2. Die Bemessung der Einzelstrafe im Fall II. 2b der Urteilsgründe (Tat zum Nachteil der Zeugin B.) ist auch deshalb rechtsfehlerhaft, weil das Landgericht straferschwerend berücksichtigt hat, dass es zum Einsatz eines Messers kam (UA 31). Hierin liegt ein Verstoß gegen § 46 Abs. 3 StGB, da die Verwendung des Messers bereits zur Begründung der Strafbarkeit des Angeklagten nach § 224 Abs. 1 Nr. 2 StGB herangezogen worden ist. Soweit das Landgericht in diesem Zusammenhang darauf abgehoben hat, dass es mit dem Messereinsatz zu einer Steigerung der Übergriffe des Angeklagten auf die Zeugin gekommen ist, wird damit nicht lediglich das Vortatverhalten des Angeklagten gewürdigt, sondern auch die Verwendung des Messers mit negativem Vorzeichen in die Bewertung einbezogen.

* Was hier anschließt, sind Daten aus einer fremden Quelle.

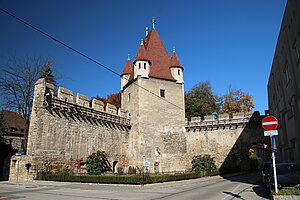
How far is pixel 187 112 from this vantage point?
3766cm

3. Durch die Aufhebung der Einzelstrafen verliert auch die Bestimmung der Gesamtstrafe ihre Grundlage.

Da es sich bei den aufgezeigten Fehlern um bloße Wertungsfehler handelt, können die rechtsfehlerfrei getroffenen Feststellungen zum Strafausspruch bestehen bleiben. Ergänzende - hierzu nicht in Widerspruch tretende - Feststellungen sind möglich (BGH, Beschluss vom 9. Oktober 2012 - 5 StR 453/12).